Na audiência pública da quinta-feira passada (05/02), porém, algumas pessoas questionaram a duração e a sustentabilidade desse empreendimento. A mina funcionaria durante 33 anos e, depois disso, Anitápolis deveria encontrar outras alternativas econômicas. Para o ornitólogo e ambientalista Jorge Albuquerque, nenhuma mineração pode ser considerada uma atividade sustentável, já que não é passada para as gerações seguintes.

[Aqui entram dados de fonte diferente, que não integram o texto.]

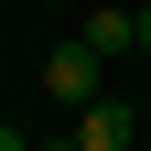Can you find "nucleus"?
Segmentation results:
<instances>
[{
  "mask_svg": "<svg viewBox=\"0 0 151 151\" xmlns=\"http://www.w3.org/2000/svg\"><path fill=\"white\" fill-rule=\"evenodd\" d=\"M0 151H32V140H22V129H0Z\"/></svg>",
  "mask_w": 151,
  "mask_h": 151,
  "instance_id": "obj_5",
  "label": "nucleus"
},
{
  "mask_svg": "<svg viewBox=\"0 0 151 151\" xmlns=\"http://www.w3.org/2000/svg\"><path fill=\"white\" fill-rule=\"evenodd\" d=\"M43 97H54V108L108 97V86H97V54H86V43H54V54H43Z\"/></svg>",
  "mask_w": 151,
  "mask_h": 151,
  "instance_id": "obj_1",
  "label": "nucleus"
},
{
  "mask_svg": "<svg viewBox=\"0 0 151 151\" xmlns=\"http://www.w3.org/2000/svg\"><path fill=\"white\" fill-rule=\"evenodd\" d=\"M76 140H86V151H140V108L86 97V108H76Z\"/></svg>",
  "mask_w": 151,
  "mask_h": 151,
  "instance_id": "obj_3",
  "label": "nucleus"
},
{
  "mask_svg": "<svg viewBox=\"0 0 151 151\" xmlns=\"http://www.w3.org/2000/svg\"><path fill=\"white\" fill-rule=\"evenodd\" d=\"M140 54H151V11H140Z\"/></svg>",
  "mask_w": 151,
  "mask_h": 151,
  "instance_id": "obj_6",
  "label": "nucleus"
},
{
  "mask_svg": "<svg viewBox=\"0 0 151 151\" xmlns=\"http://www.w3.org/2000/svg\"><path fill=\"white\" fill-rule=\"evenodd\" d=\"M32 151H86V140H76V129H54V140H32Z\"/></svg>",
  "mask_w": 151,
  "mask_h": 151,
  "instance_id": "obj_4",
  "label": "nucleus"
},
{
  "mask_svg": "<svg viewBox=\"0 0 151 151\" xmlns=\"http://www.w3.org/2000/svg\"><path fill=\"white\" fill-rule=\"evenodd\" d=\"M76 43L97 54V65H119V54H140V11H119V0H97V11L76 22Z\"/></svg>",
  "mask_w": 151,
  "mask_h": 151,
  "instance_id": "obj_2",
  "label": "nucleus"
}]
</instances>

O projeto do complexo prevê construção no topo e nas encostas da Serra do Rio Pinheiro. Duas barragens com mais de 50 metros de altura represariam a água do rio Pinheiro para formar lagos que receberiam os rejeitos da mineração – depois, ela seria filtrada para poder seguir o seu curso até o rio Braço do Norte.
Essas obras preocupam alguns moradores e ativistas porque ficariam acima da vila de São Paulo dos Pinheiros e da sede do município. “O rio Pinheiro corre por um vale estreito que termina como um pequeno cânion. O vale desce de uma encosta íngreme, atingindo o leito estreito que se afunila antes de atingir o rio Braço do Norte. Pontes são destruídas freqüentemente em Anitápolis após chuvaradas intensas”, escreveu Albuquerque no blog em que divulga uma campanha contra o empreendimento.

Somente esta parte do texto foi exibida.